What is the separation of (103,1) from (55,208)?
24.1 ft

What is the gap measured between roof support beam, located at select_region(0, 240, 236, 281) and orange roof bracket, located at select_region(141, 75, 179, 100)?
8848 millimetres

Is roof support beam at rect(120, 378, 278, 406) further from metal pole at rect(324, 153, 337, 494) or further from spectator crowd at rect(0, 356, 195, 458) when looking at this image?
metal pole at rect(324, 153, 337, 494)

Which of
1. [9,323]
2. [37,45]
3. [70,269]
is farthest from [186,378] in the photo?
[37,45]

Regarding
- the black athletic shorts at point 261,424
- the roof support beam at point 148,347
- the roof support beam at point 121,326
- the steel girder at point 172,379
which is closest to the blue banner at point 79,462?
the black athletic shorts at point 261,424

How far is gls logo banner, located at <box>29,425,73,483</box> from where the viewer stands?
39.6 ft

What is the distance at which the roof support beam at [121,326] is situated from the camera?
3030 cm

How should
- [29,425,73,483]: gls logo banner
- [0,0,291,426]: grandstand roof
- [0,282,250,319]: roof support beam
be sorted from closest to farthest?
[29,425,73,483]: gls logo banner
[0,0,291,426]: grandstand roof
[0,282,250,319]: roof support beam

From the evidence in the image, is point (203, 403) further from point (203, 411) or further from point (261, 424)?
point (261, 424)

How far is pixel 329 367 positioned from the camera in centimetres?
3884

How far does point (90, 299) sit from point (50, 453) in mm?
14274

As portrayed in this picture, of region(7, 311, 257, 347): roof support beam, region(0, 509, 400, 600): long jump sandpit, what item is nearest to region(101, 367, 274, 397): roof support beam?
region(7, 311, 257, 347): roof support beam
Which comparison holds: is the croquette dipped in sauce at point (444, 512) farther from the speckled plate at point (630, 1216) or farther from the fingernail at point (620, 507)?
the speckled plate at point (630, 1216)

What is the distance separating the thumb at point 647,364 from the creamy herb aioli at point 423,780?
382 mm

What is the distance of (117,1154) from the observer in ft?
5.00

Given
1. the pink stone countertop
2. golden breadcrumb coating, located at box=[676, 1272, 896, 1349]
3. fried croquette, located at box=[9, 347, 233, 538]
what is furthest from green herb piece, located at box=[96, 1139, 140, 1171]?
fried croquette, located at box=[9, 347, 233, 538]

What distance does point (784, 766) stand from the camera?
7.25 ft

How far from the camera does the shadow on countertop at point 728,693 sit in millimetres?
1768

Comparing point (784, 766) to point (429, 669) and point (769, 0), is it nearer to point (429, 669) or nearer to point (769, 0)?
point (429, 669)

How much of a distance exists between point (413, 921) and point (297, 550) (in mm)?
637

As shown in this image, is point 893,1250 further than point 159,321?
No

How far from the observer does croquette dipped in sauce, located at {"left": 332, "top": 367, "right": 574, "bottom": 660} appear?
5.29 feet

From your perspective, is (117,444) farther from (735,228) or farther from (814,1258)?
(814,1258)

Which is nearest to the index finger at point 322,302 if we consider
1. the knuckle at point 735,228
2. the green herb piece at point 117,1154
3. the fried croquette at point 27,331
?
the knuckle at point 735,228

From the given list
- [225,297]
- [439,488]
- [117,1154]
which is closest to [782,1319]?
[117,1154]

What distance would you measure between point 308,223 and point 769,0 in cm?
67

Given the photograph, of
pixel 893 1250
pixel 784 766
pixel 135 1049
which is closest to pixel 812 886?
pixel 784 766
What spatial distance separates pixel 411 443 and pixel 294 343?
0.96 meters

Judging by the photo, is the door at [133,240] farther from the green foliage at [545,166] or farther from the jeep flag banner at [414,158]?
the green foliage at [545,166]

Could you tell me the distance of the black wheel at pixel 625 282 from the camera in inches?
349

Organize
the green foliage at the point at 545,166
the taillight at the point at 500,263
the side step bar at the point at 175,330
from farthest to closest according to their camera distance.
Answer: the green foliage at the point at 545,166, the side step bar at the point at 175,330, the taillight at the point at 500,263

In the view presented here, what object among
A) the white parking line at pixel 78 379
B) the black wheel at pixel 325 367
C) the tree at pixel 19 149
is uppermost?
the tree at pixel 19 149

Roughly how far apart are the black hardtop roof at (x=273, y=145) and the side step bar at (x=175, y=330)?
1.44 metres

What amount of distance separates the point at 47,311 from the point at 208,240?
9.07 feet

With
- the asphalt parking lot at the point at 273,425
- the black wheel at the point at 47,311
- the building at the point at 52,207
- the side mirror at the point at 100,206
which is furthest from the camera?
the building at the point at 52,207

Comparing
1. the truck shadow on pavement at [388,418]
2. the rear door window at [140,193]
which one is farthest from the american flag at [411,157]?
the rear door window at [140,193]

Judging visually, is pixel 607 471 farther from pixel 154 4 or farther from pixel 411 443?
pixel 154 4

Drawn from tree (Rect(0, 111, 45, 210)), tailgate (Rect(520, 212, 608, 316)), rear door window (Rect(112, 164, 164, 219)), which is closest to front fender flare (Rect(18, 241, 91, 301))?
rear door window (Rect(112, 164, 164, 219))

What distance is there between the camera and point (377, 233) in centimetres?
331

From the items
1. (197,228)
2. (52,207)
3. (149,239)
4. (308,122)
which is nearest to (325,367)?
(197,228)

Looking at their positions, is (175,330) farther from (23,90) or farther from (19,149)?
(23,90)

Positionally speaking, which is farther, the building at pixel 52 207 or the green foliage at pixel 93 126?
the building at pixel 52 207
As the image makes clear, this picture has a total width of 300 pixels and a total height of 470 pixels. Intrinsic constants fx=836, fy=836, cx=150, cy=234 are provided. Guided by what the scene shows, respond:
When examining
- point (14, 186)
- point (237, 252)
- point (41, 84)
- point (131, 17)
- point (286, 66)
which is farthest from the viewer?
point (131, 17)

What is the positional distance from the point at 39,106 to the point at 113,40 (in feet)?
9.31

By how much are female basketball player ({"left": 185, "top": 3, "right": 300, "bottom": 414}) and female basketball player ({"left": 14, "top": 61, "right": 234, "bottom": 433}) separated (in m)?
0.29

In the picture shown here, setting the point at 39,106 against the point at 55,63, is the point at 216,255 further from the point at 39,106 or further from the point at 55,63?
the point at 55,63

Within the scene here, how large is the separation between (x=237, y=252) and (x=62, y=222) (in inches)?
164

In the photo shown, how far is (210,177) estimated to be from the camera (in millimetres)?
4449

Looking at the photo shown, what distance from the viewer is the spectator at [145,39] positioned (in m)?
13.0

WHAT YOU WILL DO - Copy out all of the material above word for word, leaving every line unchanged.

TASK RESPONSE -
What is the separation of (103,1) from (55,208)?
24.1 ft

What is the gap measured between roof support beam, located at select_region(0, 240, 236, 281) and orange roof bracket, located at select_region(141, 75, 179, 100)?
8848 millimetres

Is roof support beam at rect(120, 378, 278, 406) further from metal pole at rect(324, 153, 337, 494) or further from spectator crowd at rect(0, 356, 195, 458) when looking at this image?
metal pole at rect(324, 153, 337, 494)

Which of
1. [9,323]
2. [37,45]
3. [70,269]
is farthest from [186,378] in the photo?
[37,45]

Regarding
- the black athletic shorts at point 261,424
- the roof support beam at point 148,347
- the roof support beam at point 121,326
- the steel girder at point 172,379
which is closest to the blue banner at point 79,462?
the black athletic shorts at point 261,424

How far is gls logo banner, located at <box>29,425,73,483</box> from where the viewer stands?
39.6 ft

What is the distance at which the roof support beam at [121,326] is situated from the camera?
3030 cm

How should
- [29,425,73,483]: gls logo banner
- [0,0,291,426]: grandstand roof
- [0,282,250,319]: roof support beam
be sorted from closest to farthest?
[29,425,73,483]: gls logo banner
[0,0,291,426]: grandstand roof
[0,282,250,319]: roof support beam

From the evidence in the image, is point (203, 403) further from point (203, 411) or further from point (261, 424)?
point (261, 424)

How far is pixel 329 367 positioned from the camera in centimetres?
3884

How far does point (90, 299) sit from point (50, 453) in mm?
14274

As portrayed in this picture, of region(7, 311, 257, 347): roof support beam, region(0, 509, 400, 600): long jump sandpit, what item is nearest to region(101, 367, 274, 397): roof support beam?
region(7, 311, 257, 347): roof support beam
Which comparison holds: is the croquette dipped in sauce at point (444, 512) farther from the speckled plate at point (630, 1216) or farther from the fingernail at point (620, 507)?
the speckled plate at point (630, 1216)

What is the distance separating the thumb at point 647,364 from the creamy herb aioli at point 423,780?
382 mm

What is the distance of (117,1154) from the observer in ft?
5.00

Given
1. the pink stone countertop
2. golden breadcrumb coating, located at box=[676, 1272, 896, 1349]
3. fried croquette, located at box=[9, 347, 233, 538]
what is furthest from green herb piece, located at box=[96, 1139, 140, 1171]?
fried croquette, located at box=[9, 347, 233, 538]

What distance does point (784, 766) stand from the camera?
7.25 ft

How far from the camera does the shadow on countertop at point 728,693 sit in millimetres?
1768

Comparing point (784, 766) to point (429, 669) and point (769, 0), is it nearer to point (429, 669) or nearer to point (769, 0)?
point (429, 669)

How much of a distance exists between point (413, 921) and point (297, 550) (in mm)?
637

As shown in this image, is point 893,1250 further than point 159,321?
No

How far from the observer does croquette dipped in sauce, located at {"left": 332, "top": 367, "right": 574, "bottom": 660} appear?
5.29 feet

From your perspective, is (117,444) farther from (735,228) or farther from (814,1258)?
(814,1258)

Which is nearest to the index finger at point 322,302 if we consider
1. the knuckle at point 735,228
2. the green herb piece at point 117,1154
3. the fried croquette at point 27,331
?
the knuckle at point 735,228

From the given list
- [225,297]
- [439,488]
- [117,1154]
which is closest to [782,1319]?
[117,1154]

What distance would you measure between point 308,223 and point 769,0 in cm?
67

Given the photograph, of
pixel 893 1250
pixel 784 766
pixel 135 1049
which is closest to pixel 812 886?
pixel 784 766
What spatial distance separates pixel 411 443 and pixel 294 343?
0.96 meters

Judging by the photo, is the door at [133,240] farther from the green foliage at [545,166] or farther from the jeep flag banner at [414,158]?
the green foliage at [545,166]

Could you tell me the distance of the black wheel at pixel 625 282 from the camera in inches?
349

Organize
the green foliage at the point at 545,166
the taillight at the point at 500,263
the side step bar at the point at 175,330
from farthest to closest according to their camera distance.
Answer: the green foliage at the point at 545,166, the side step bar at the point at 175,330, the taillight at the point at 500,263

In the view presented here, what object among
A) the white parking line at pixel 78 379
B) the black wheel at pixel 325 367
C) the tree at pixel 19 149
is uppermost?
the tree at pixel 19 149

Roughly how far apart are the black hardtop roof at (x=273, y=145) and the side step bar at (x=175, y=330)?
1.44 metres

What amount of distance separates the point at 47,311 from the point at 208,240?
9.07 feet

With
- the asphalt parking lot at the point at 273,425
- the black wheel at the point at 47,311
- the building at the point at 52,207
- the side mirror at the point at 100,206
which is furthest from the camera?
the building at the point at 52,207

Comparing
1. the truck shadow on pavement at [388,418]
2. the rear door window at [140,193]
which one is farthest from the american flag at [411,157]?
the rear door window at [140,193]

Judging visually, is pixel 607 471 farther from pixel 154 4 or farther from pixel 411 443?
pixel 154 4

Drawn from tree (Rect(0, 111, 45, 210)), tailgate (Rect(520, 212, 608, 316)), rear door window (Rect(112, 164, 164, 219)), which is closest to front fender flare (Rect(18, 241, 91, 301))?
rear door window (Rect(112, 164, 164, 219))

What distance is there between the camera and point (377, 233) in centimetres?
331

From the items
1. (197,228)
2. (52,207)
3. (149,239)
4. (308,122)
which is nearest to (325,367)?
(197,228)

Looking at their positions, is (175,330) farther from (23,90) or farther from (19,149)?
(23,90)

Positionally speaking, which is farther, the building at pixel 52 207 or the green foliage at pixel 93 126?
the building at pixel 52 207
As the image makes clear, this picture has a total width of 300 pixels and a total height of 470 pixels. Intrinsic constants fx=836, fy=836, cx=150, cy=234 are provided. Guided by what the scene shows, respond:
When examining
- point (14, 186)
- point (237, 252)
- point (41, 84)
- point (131, 17)
- point (286, 66)
which is farthest from the viewer?
point (131, 17)

What is the positional distance from the point at 39,106 to the point at 113,40 (in feet)?
9.31

By how much are female basketball player ({"left": 185, "top": 3, "right": 300, "bottom": 414}) and female basketball player ({"left": 14, "top": 61, "right": 234, "bottom": 433}) separated (in m)?
0.29

In the picture shown here, setting the point at 39,106 against the point at 55,63, is the point at 216,255 further from the point at 39,106 or further from the point at 55,63?
the point at 55,63

Within the scene here, how large is the separation between (x=237, y=252) and (x=62, y=222) (in inches)?
164

In the photo shown, how far is (210,177) estimated to be from the camera (in millimetres)?
4449

Looking at the photo shown, what distance from the viewer is the spectator at [145,39] positioned (in m)?
13.0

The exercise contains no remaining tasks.